Saudi Arabia opening door to foreign tourists
By Eileen Alt Powell
ABHA, Saudi Arabia (AP): With its vast desert wastelands and myriad oil wells, Saudi Arabia would hardly seem an alluring destination for tourists.
But the kingdom hopes to change that image with a program - still in its infancy - that is bringing small groups of American, European and Japanese visitors to sites ranging from ancient Nabatean carved tombs to old Ottoman forts and, yes, even oil wells.
Although the kingdom has been a pilgrimage destination for the world's Muslims for hundreds of years, it has been all but closed to Western tourists.
Even now, as the country seeks to diversify away from oil, Saudis are torn between the desire for profits from foreign tourism and fear it will corrupt a deeply conservative society where women cover from head to toe, and alcohol, gambling - even movies - are forbidden.
"The government is being very cautious about it," says Prince Bandar bin Khaled, deputy head of the Tourism Council for the southern Asir region. "Hundreds of thousands of people from different cultures could offend the local population without even knowing it."
A public backlash, he adds, "could delay (foreign) tourism for years."
In the past year and a half, Saudi Arabian Airlines has sponsored about 20 groups of foreigners in the kingdom, says Farouk Elyas, manager of tourism programs for the national carrier. "It's growing, and we want more this year."
The kingdom is looking for what it terms "educational groups" that have an interest in learning about the archaeology and culture of Saudi Arabia. To date, it has approved requests from universities, alumni groups and museums.

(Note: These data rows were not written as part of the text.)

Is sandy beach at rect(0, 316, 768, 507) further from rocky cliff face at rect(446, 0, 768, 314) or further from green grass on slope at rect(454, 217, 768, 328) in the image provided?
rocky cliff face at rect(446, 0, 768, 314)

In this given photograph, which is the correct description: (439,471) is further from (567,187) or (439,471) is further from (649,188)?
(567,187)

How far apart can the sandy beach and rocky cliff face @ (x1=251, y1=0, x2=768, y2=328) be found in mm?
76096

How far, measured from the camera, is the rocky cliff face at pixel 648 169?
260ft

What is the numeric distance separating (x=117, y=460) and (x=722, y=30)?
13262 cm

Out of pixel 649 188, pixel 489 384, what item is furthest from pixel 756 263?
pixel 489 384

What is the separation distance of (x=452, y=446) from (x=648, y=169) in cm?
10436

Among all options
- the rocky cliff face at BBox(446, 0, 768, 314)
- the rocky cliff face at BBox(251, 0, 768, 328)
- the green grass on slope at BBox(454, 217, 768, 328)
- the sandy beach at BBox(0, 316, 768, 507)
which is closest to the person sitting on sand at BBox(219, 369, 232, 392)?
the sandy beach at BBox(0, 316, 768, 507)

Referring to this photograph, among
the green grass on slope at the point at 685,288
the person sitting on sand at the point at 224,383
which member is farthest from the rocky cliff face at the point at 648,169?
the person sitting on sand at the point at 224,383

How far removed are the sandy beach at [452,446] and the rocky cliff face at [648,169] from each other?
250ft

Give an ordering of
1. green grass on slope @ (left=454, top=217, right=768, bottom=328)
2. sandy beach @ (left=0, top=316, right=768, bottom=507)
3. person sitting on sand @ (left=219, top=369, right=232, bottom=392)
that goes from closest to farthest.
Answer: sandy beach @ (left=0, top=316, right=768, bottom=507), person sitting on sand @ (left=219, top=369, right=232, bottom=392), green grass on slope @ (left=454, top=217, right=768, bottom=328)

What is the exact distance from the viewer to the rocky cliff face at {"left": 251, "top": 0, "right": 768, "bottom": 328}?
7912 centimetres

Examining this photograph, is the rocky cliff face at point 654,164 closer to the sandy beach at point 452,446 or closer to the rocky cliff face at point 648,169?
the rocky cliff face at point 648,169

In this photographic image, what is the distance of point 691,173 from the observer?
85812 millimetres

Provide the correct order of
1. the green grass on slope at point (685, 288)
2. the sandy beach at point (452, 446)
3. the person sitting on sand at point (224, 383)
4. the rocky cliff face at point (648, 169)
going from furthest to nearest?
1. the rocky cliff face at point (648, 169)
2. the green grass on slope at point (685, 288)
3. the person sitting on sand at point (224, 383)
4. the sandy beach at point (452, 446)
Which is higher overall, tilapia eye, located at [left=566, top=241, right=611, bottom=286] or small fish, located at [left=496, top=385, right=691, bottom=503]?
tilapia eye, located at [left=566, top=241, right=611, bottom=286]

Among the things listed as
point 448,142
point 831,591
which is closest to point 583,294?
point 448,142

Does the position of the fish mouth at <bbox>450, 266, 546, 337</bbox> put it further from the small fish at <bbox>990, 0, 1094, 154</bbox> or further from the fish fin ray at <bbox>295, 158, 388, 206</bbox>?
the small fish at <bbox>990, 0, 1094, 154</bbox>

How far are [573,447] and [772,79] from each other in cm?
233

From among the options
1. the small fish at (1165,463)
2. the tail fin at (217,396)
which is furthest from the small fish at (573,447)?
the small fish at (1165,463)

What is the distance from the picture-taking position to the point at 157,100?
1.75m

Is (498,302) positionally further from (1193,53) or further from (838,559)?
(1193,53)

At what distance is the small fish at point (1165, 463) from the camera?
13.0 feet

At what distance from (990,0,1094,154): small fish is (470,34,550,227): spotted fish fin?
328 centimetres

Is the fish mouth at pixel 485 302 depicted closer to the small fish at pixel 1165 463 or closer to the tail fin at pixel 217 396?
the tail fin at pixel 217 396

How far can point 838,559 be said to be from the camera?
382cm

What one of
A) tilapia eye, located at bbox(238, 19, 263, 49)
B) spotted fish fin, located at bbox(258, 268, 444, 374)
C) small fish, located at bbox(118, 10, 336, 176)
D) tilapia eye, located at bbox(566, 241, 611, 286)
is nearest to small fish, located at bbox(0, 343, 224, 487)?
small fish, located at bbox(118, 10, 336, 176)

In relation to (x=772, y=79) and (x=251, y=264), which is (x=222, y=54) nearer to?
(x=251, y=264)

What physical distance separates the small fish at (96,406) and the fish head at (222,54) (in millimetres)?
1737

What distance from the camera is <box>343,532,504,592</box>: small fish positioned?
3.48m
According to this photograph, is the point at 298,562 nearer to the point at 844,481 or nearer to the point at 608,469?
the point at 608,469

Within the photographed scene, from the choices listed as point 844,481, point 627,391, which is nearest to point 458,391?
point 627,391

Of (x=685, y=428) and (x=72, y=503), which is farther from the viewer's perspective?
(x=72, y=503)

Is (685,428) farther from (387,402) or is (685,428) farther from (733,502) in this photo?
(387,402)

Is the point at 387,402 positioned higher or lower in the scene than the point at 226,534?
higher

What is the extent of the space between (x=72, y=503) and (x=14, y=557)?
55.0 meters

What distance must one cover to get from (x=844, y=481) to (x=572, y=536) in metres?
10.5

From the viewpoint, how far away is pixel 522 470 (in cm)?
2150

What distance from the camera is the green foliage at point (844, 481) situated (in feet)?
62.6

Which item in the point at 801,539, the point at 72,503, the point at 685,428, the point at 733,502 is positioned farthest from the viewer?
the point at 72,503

Here in Abha, the provincial capital of Asir, some 800 kilometers (480 miles) south of Riyadh, the capital, the government and private companies hope to draw foreigners to terrain they wouldn't expect to find in Saudi Arabia - lush, tree-covered mountains.
White stucco resorts tucked in Abha's craggy hillsides have long been summer retreats for desert-weary Saudis and Gulf Arabs. Even in summer, the breezes are cool. Falcons swoop over the ravines, and wild monkeys play beside the valley streams.
Local developers such as the Syahya tourism company are investing millions in new hotels, cafes, amusement parks and even Swiss- and Austrian-built cable cars to ferry tourists up and down the mountains.
One example of the Syahya properties is the 136-room Abha Palace which opened in April 1997 and is operated by Rosewood Hotels and Resorts, based in Dallas. Among other amenities, the hotel has two restaurants, a lounge, indoor swimming pool, tennis court, bowling alley, game room and a health club offering massage, sauna and Jacuzzi. In the rooftop Nahran Mediterranean Restaurant diners have an outstanding view of Lake Saad and the city of Abha.
Saleh Gadah, director-general of Syahya, believes Abha could attract eco-tourists by offering "something for everyone" because its resorts are just an hour and a half drive from the coral beds of the Red Sea to the west and the Empty Quarter desert to the east.
Bedouins already are gearing up to take tourists to desert encampments, and the King Faisal Foundation in Riyadh is planning a new hotel and golf course on the sea with a private beach where Westerners - including women in skimpy suits - can swim.
The Inter-Continental Hotel just outside Abha operates tours throughout the area, including one to the Asir National Park, the Red Sea, and Najran, a 4,000-year-old city near the Yemeni border which has one of the kingdom's newest and best museums.
The enormous Asir National Park stretches from the Red Sea to the desert east of the mountains. Actually, it's a series of small non-contiguous parks each with its own campground and picnic area.
Most visitors to Saudi Arabia go to Madain Salah in the northwest, which is famous for tombs carved in the hillsides 2,000 years ago by the Nabateans, who also built the rose-red city of Petra in Jordan.
And many stop at Hofuf in the east, where a crumbling Ottoman fort stands guard over one of the world's largest oases.
Some groups even visit oil fields and petrochemical plants in the Eastern Province, and most shop for silver Bedouin jewelry, brass coffee pots and ceremonial daggers in the old bazaars in Riyadh.
Still, foreign visitors must contend with a long list of prohibitions. They cannot enter the holy cities of Mecca and Medina. In addition to the ban on alcohol and gambling, unmarried couples can't share hotel rooms.
More importantly, they must abide by Saudi dress codes.
"We provide women with abayas (black gowns) and ask them to wear headscarves," says Laurie Carmick, vice president of Peter Voll Associates in Palo Alto, California, which arranges tours to the kingdom. "Men are told no shorts. And we enforce it."
Rather than taking away from the experience of traveling to an exotic place, she says, the rules reinforce it.
"There aren't that many places in the world where you have to mesh yourself into the country to see it," she says. "It adds an interesting perspective."